_PROBLEM TO WORK ON:_
Edit the records below by changing every "bride's hand" to "hand of the bride", keeping all other text unchanged.
============================================================
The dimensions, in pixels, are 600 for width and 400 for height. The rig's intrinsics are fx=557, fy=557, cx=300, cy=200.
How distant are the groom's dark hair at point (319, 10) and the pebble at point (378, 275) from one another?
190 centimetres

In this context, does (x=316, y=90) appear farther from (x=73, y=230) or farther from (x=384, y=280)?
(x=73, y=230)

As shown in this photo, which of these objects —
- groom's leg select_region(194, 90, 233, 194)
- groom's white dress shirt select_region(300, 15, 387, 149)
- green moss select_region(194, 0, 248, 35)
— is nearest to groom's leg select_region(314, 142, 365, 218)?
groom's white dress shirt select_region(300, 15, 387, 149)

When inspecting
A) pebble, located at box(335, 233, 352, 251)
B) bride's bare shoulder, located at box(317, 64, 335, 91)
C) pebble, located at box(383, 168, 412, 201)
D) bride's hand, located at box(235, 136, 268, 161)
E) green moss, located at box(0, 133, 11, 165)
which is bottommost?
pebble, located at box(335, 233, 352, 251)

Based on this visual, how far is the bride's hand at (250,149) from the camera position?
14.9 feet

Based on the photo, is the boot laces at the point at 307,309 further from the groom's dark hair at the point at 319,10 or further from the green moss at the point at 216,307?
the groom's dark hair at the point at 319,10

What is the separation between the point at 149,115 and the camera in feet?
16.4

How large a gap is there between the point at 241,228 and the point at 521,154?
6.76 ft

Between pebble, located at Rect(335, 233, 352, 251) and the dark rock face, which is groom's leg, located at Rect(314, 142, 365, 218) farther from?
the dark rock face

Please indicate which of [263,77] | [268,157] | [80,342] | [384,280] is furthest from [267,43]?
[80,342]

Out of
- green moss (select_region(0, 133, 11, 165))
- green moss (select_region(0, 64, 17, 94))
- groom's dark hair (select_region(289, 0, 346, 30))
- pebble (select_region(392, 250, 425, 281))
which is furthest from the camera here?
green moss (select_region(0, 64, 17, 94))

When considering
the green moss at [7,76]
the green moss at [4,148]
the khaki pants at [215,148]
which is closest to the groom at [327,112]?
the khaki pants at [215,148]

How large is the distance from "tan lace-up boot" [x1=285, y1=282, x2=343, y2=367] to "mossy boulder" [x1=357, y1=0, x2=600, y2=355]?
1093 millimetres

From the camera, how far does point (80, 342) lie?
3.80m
============================================================
_THE SOLUTION:_
The dimensions, in pixels, are 600 for width and 400 for height. The rig's intrinsics are fx=557, fy=557, cx=300, cy=200.
How distant are the groom's dark hair at point (319, 10) and the pebble at point (378, 275) from one another?
190 centimetres

In this context, does (x=316, y=90) appear farther from (x=73, y=230) or farther from (x=384, y=280)?
(x=73, y=230)

As shown in this photo, which of these objects —
- groom's leg select_region(194, 90, 233, 194)
- groom's white dress shirt select_region(300, 15, 387, 149)
- green moss select_region(194, 0, 248, 35)
— is nearest to groom's leg select_region(314, 142, 365, 218)?
groom's white dress shirt select_region(300, 15, 387, 149)

When inspecting
A) pebble, located at box(335, 233, 352, 251)
B) bride's bare shoulder, located at box(317, 64, 335, 91)
C) pebble, located at box(383, 168, 412, 201)
D) hand of the bride, located at box(235, 136, 268, 161)
E) green moss, located at box(0, 133, 11, 165)
which is bottommost?
pebble, located at box(335, 233, 352, 251)

Based on this visual, how far is the hand of the bride at (250,149) from the camera position?
14.9 feet

Based on the photo, is the boot laces at the point at 307,309 further from the groom's dark hair at the point at 319,10 or further from the green moss at the point at 216,307?
the groom's dark hair at the point at 319,10

What is the separation between the point at 149,115 and the camera in feet?
16.4

How large a gap is there between the point at 241,228 and the point at 521,154?
6.76 ft

Between pebble, located at Rect(335, 233, 352, 251) and the dark rock face, which is groom's leg, located at Rect(314, 142, 365, 218) farther from?
the dark rock face

Please indicate which of [263,77] | [268,157] | [80,342] | [384,280] is furthest from [267,43]?
[80,342]

Out of
- green moss (select_region(0, 133, 11, 165))
- green moss (select_region(0, 64, 17, 94))
- groom's dark hair (select_region(289, 0, 346, 30))
- pebble (select_region(392, 250, 425, 281))
which is furthest from the camera here?
green moss (select_region(0, 64, 17, 94))

When considering
the green moss at [7,76]
the green moss at [4,148]
the khaki pants at [215,148]
which is closest to the groom at [327,112]?
the khaki pants at [215,148]

How large is the distance from "tan lace-up boot" [x1=285, y1=282, x2=343, y2=367] to "mossy boulder" [x1=357, y1=0, x2=600, y2=355]?
1093 millimetres

From the camera, how far does point (80, 342) lie?
3.80m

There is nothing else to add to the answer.